A May 21, 2014 story from the Associated Press reported a sting by federal law enforcement that lead to the arrest of 70 people for allegedly collecting and “trading” child pornography online.
When most people hear the word “traded,” they think of crime rings or syndicates. Instead, this likely means people were using the internet to download pornography from peer-to-peer services. These file-sharing services first came to public attention for copyright infringement issues when songs and movies were shared without permission. Remember Napster?
Nowadays, numerous peer-to-peer services exist to share, download or stream all kinds of files. Parties who obtain a song, movie, or illegal pornography from a peer-to-peer service do not believe they are “trading” but think they are only “downloading” privately. Unfortunately, peer-to-peer services usually have an automatic “share” feature for quicker downloads. It also means that if someone gets pornographic images using peer-to-peer services, he is likely also “sharing” what he is downloading, even if he is asleep, at work, or out of town while the computer searches and then viewing later.

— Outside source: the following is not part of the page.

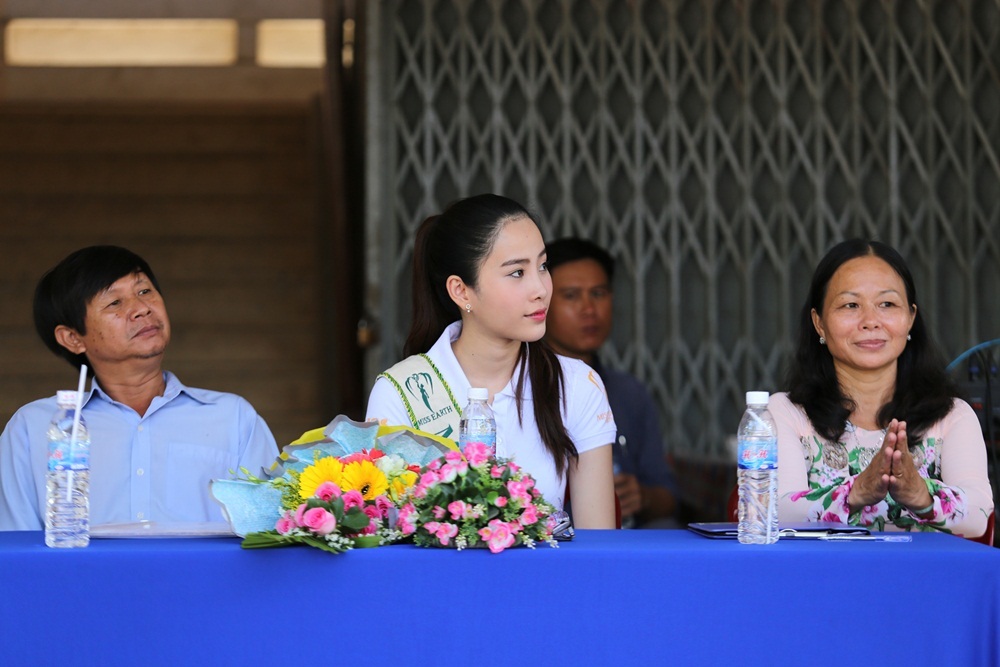 Hoa khôi bồi hồi nhớ lại những kỉ niệm thời đi học.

Among those arrested were police officers, a Scout leader, a paramedic, and a rabbi. As the AP article pointed out, people who possess illegal child pornography are no longer necessarily the unemployed 40-year-old who lives in his parents’ basement and gives out the good candy on Halloween. The ease and anonymity with which average people can access formerly secret or forbidden areas has broadened that group of offenders from would-be child molesters to the man in the next cubicle at work. I can say “man” because although the 70 people arrested for possession of pornographic images came from many different backgrounds, 69 of the 70 were men.